Judith: What if there's far more information being transmitted
than what we define as information? Or perhaps the role of electrical
communication is more along the lines of "a synergist"? Something doesn't
need to be big to be potent.
HP: I think what you mean is, What if our model does not represent
what's really going on? That is always a possibility, but then we expect
that eventually the model won't work. The Hertz condition will not be met.
What I'm saying is that we have reason to
suspect that there's far more going on in inter/intra cellular communication
than just the chemical signals. So, it would seem prudent to investigate
these potentialities before generating our model. If we don't, then under
the circumstances it's a virtual guarantee that the model won't commute well
with the system.
Another aspect I find
intriguing is you said "electrical signals are important for rate-dependent
coordinations" and for activity regarding time in the brain...
Molecular/chemical activity is dependent on sequencing, isn't it? Rate,
sequence, duration... all of these are time-related aspects. So these two
modes are both dealing with different aspects of time.
HP: It is true that everything happens in real time, but nevertheless
some things depend crucially on rates of change and other things do not. For
example, all the basic laws of nature depend on (and are expressed as)

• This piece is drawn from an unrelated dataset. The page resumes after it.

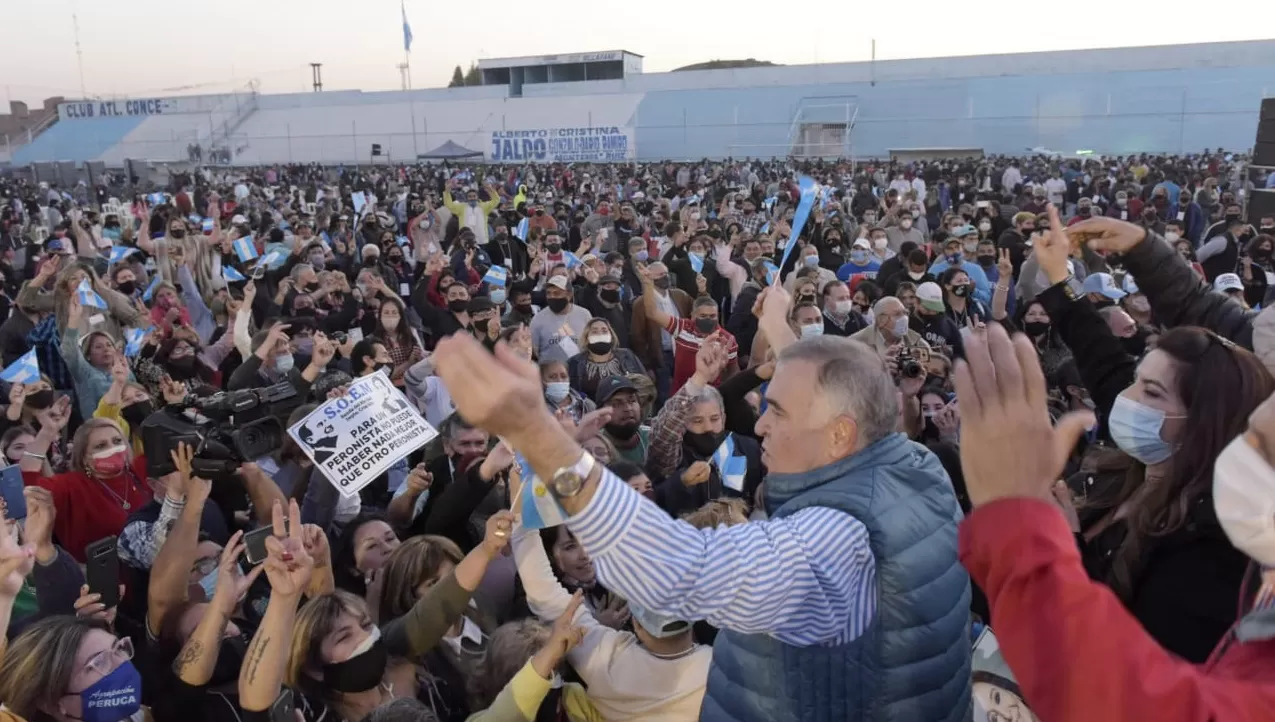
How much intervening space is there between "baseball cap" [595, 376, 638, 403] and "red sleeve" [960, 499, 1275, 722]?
13.1 feet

rates of change (time derivatives). By contrast, all formal mathematics and
logic are rate-independent. That is, it makes no difference in its validity
how fast you can prove a theorem. Computers will compute the same function no
matter at what rate the CPU works. Similarly, the sequence of amino acids in
protein synthesized under genetic control does not depend on the rate of
synthesis (within wide limits). The meaning of the text you are now reading
does not depend strongly on the rate you read it (again within limits). The
left side of the modeling diagram is rate-dependent (Nature's causal
entailments). The right side is rate-independent (formal inferential
entailments). That is why the observer's choice of encoding that must connect
the two sides can not be entailed by either side.

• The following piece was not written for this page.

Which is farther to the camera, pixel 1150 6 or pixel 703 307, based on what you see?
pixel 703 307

Well, this isn't what I was driving at
(although I would suggest that the "limits" are all context dependent, which
is one of the commutations between those inferential entailments and causal
entailments). What I was speculating about was whether these kinds of
phenomena in living organisms offer one of the avenues for studying the
nature of "time", as a contributor to, or in addition to, the model-based
behavior that Anticipatory Systems exhibit... AND whether such
a study of "time" in this context might perhaps shed some light on the
communications between/within cells, as well. It seems likely to me that
this multiple-aspects-of-time involvement is actually associated with
"anticipation". One of the aspects of anticipatory systems that really needs
further study is the "internal predictive models". Specifically, what
information is encoded and how does it get encoded, even in a single celled
organism that has no central nervous system.